One way for addressing this concern is (stateful) stream processing, for instanc...

zknill · 2024-04-02T20:20:35 1712089235

Of course it's possible to solve. But I think the solutions (and the cons of those solutions) are often pretty arduous or unreasonable.

Take the example of joining multiple streams, you have to have all your data outside your database. You have to stream every table you want data from. And worst of all, you don't have any transactional consistency across those joins, it's possible to join when you've only consumed one half of the streaming data (e.g. one of two topics).

The point is, everything seems so simple in the example but these tools often don't scale (simply) to multiple tables in the source db.

roshanj · 2024-04-02T21:00:17 1712091617

> Of course it's possible to solve. But I think the solutions (and the cons of those solutions) are often pretty arduous or unreasonable.

> worst of all, you don't have any transactional consistency across those joins, it's possible to join when you've only consumed one half of the streaming data (e.g. one of two topics).

This is exactly right! Most streaming solutions out there overly simplify real use-cases where you have multiple upstream tables and need strongly consistent joins in the streamed data, such that transactional guarantees are propagated downstream. It's very hard to achieve this with classic CDC + Kafka style systems.

We provide these guarantees in the product I work on and one of our co-founders talks a bit about the benefits here: https://materialize.com/blog/operational-consistency/ .

It's often something that folks overlook when choosing a streaming system and then get bitten when they realize they can't easily join across the tables ingested from their upstream db and get correct results.

gunnarmorling · 2024-04-02T21:02:09 1712091729

> you don't have any transactional consistency across those joins

Debezium gives you all the information you need for establishing those transactional guarantees (transaction metadata topic), so you can implement a buffering logic for emitting join results only when all events originating from the same transaction have been processed.

jgraettinger1 · 2024-04-02T20:38:43 1712090323

The key ingredient is leveled reads across topics.

A task which is transforming across multiple joined topics, or is materializing multiple topics to an external system, needs to read across those topics in a coordinated order so that _doesn't_ happen.

Minimally by using wall-clock publication time of the events so that "A before B" relationships are preserved, and ideally using transaction metadata captured from the source system(s) so that transaction boundaries propagate through the data flow.

Essentially, you have to do a streaming data shuffle where you're holding back some records to let other records catch up. We've implemented this in our own platform [1] (I'm co-founder).

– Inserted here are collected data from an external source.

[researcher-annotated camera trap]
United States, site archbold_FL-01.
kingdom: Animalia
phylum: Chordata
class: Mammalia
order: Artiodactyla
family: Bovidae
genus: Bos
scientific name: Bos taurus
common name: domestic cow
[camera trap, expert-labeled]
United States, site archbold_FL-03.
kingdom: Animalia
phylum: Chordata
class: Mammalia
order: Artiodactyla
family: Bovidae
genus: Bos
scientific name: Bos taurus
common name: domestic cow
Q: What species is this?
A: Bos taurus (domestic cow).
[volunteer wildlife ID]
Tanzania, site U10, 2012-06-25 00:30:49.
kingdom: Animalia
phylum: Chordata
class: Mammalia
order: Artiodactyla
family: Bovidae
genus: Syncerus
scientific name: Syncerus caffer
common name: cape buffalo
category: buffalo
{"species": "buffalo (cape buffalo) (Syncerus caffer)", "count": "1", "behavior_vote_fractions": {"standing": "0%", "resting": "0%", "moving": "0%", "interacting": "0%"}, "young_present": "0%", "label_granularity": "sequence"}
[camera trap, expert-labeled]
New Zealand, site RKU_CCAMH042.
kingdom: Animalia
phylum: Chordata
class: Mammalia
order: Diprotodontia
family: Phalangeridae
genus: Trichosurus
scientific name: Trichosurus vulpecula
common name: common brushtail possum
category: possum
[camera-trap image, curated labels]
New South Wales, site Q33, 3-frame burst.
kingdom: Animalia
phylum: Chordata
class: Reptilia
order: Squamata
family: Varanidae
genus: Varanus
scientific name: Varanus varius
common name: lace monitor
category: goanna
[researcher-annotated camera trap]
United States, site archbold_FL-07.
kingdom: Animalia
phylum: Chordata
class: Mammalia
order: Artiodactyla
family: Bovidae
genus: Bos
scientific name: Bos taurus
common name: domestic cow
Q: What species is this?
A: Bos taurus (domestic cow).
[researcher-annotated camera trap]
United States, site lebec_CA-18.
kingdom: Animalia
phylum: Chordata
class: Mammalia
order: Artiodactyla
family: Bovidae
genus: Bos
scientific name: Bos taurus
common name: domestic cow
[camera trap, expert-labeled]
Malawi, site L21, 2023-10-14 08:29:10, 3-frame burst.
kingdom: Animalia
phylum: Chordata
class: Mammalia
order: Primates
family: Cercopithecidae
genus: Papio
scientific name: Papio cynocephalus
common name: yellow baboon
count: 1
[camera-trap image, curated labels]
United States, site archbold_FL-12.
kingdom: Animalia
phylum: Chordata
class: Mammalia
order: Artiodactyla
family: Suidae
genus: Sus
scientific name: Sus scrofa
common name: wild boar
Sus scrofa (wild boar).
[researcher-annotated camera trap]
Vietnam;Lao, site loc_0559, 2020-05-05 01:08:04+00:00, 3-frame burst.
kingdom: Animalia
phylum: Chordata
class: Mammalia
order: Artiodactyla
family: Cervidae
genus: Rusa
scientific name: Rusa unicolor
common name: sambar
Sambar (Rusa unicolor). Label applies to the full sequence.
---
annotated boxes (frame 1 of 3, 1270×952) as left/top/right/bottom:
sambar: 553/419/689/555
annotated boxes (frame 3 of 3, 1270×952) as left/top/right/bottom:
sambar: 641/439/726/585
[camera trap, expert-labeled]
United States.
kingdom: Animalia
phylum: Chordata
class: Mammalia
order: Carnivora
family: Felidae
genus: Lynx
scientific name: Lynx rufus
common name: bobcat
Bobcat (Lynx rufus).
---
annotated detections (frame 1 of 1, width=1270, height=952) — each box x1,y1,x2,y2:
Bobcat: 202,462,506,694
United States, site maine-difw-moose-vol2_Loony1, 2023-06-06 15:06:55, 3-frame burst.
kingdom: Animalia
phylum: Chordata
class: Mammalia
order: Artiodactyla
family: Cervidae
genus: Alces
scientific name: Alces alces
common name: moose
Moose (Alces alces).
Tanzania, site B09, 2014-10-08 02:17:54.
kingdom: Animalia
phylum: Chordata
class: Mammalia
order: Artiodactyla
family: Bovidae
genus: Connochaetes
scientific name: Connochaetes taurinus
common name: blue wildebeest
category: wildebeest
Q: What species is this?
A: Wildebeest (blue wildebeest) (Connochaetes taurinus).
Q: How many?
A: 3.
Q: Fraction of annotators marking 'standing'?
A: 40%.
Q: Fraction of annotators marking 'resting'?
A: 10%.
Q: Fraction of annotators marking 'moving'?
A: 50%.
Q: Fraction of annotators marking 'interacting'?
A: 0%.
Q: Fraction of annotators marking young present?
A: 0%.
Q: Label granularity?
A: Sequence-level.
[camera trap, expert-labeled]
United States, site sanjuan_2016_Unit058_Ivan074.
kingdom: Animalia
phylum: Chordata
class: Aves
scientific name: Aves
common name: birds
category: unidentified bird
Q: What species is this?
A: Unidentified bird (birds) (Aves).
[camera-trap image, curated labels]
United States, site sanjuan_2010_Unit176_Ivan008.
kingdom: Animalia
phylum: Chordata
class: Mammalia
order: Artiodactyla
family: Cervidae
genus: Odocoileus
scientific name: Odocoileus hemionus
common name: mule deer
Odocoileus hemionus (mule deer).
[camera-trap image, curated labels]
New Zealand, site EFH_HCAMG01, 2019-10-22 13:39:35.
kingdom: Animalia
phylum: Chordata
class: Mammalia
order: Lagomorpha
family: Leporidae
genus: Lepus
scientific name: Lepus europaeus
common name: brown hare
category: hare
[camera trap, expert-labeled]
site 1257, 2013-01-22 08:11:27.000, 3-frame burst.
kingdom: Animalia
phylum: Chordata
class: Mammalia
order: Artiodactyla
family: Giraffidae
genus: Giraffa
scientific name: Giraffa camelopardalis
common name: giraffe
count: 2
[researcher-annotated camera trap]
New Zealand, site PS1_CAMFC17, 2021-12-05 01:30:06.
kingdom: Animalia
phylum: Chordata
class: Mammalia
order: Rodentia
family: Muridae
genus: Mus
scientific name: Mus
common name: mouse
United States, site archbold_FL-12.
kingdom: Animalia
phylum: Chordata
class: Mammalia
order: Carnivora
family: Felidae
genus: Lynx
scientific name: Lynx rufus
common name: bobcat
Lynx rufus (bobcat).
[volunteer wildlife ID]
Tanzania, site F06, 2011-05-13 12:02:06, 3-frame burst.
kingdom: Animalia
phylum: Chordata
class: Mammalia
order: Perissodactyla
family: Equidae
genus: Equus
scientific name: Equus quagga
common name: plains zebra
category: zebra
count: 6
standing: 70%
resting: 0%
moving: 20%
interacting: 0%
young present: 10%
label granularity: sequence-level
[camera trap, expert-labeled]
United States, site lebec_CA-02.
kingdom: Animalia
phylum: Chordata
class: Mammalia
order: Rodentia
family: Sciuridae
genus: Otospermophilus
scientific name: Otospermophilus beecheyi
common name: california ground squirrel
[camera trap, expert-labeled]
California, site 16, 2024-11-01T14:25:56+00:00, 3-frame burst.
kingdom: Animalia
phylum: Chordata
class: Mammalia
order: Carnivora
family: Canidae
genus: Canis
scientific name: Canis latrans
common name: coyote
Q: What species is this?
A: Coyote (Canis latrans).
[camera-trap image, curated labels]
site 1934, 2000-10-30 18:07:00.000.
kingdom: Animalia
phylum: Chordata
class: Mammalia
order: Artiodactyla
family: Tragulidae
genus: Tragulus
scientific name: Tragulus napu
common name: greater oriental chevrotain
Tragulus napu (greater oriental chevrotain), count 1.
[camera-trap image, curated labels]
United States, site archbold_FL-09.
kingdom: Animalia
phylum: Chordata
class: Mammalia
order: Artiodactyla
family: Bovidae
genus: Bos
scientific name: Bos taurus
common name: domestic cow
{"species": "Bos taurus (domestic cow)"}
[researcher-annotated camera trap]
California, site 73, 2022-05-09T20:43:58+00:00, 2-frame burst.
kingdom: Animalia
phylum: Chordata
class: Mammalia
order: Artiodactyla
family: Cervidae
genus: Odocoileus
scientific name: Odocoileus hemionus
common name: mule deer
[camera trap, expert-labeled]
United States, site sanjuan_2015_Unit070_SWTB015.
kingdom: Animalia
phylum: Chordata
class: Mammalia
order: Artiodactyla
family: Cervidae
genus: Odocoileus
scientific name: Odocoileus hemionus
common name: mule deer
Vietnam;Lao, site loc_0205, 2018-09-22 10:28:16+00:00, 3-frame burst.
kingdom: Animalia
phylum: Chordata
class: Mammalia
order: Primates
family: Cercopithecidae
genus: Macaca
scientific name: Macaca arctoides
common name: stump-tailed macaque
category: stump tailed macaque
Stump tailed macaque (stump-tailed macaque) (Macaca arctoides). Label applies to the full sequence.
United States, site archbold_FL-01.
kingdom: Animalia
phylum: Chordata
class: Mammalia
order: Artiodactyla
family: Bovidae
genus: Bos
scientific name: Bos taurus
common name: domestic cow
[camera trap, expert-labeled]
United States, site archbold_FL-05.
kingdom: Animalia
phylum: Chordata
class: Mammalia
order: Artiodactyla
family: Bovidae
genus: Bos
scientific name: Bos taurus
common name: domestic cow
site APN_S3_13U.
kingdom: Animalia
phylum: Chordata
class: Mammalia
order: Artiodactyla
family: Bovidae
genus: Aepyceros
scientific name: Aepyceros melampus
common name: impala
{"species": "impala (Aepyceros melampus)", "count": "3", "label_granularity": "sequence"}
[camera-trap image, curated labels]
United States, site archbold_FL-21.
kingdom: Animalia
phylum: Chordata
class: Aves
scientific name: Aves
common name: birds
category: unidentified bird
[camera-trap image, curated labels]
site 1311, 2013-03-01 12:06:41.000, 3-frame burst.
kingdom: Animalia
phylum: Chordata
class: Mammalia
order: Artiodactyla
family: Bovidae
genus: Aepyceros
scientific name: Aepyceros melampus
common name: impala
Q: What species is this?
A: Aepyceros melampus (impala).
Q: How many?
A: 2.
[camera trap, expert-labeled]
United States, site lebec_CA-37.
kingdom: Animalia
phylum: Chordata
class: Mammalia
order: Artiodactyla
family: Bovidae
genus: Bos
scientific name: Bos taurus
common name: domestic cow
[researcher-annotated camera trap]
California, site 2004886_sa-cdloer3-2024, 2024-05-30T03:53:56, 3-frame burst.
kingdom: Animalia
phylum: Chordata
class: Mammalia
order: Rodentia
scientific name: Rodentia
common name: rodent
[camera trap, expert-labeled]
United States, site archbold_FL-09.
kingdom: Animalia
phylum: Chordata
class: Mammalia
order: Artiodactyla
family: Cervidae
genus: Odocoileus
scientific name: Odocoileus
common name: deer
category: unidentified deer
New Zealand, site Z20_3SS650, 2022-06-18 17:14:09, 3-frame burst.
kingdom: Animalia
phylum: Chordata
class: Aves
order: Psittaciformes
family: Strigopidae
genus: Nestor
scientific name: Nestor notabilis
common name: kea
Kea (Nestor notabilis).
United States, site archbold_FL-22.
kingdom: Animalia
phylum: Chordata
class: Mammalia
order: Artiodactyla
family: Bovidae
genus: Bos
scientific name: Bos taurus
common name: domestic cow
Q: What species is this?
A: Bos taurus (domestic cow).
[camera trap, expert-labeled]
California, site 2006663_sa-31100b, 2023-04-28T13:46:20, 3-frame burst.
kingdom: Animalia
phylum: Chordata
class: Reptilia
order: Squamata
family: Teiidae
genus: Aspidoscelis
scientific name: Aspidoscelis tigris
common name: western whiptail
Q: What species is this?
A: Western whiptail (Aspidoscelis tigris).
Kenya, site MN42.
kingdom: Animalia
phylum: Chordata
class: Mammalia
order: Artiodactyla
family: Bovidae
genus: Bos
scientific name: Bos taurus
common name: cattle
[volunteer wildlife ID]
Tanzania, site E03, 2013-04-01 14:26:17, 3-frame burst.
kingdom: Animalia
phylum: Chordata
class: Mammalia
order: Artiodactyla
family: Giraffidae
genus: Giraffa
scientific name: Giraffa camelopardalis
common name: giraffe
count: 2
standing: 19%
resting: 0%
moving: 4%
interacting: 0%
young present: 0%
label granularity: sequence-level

You can also attenuate this further by deliberately holding back data from certain streams. This is handy when stream processing because you sometimes want to react when an event _doesn't_ happen. [2] We have an example that generates events when a bike-share bike hasn't moved from it's last parked station in 48 hours, for example, indicating it's probably broke [3]. It's accomplished by statefully joining a stream of rides, with that same stream but delayed 48 hours.

[1] https://www.estuary.dev [2] https://docs.estuary.dev/concepts/derivations/#read-delay [3] https://github.com/estuary/flow/blob/master/examples/citi-bi...

jerrygenser · 2024-04-02T20:34:28 1712090068

Yeah the naive approach would to join on key. Otherwise can join on a transaction id and key. However it's definitely complicated to get right.

inkyoto · 2024-04-03T01:59:08 1712109548

> One way for addressing this concern is (stateful) stream processing, for instance using Kafka Streams […]

I have recently been burned by Kafka Streams specifically: it has been causing the excessive rebalancing in the Kafka cluster due to the use of the incremental cooperative rebalancing protocol, and not allowing the implementation to change the rebalancing protocol if Kafka Streams are used. The excessive rebalancing has resulted in severe processing slowdowns.

The problem has been resolved by falling back to plain Kafka Consumer/Producer API's and selecting the traditional eager protocol with a round-robin partition assignment strategy, which has reduced the rebalancing to near zero.

I am starting to think that for stateful stream processing, ksqlDB based stream aggregation is the way to go for simple to medium complexity stream aggregation, and for complex scenarios aggregating the data either in the source or as close to the source as possible and not using Kafka Streams. In my case, the complication is that the source is not a database / data store but a bespoke in-house solution emitting CDC style events that are ingested into the Kafka streaming app.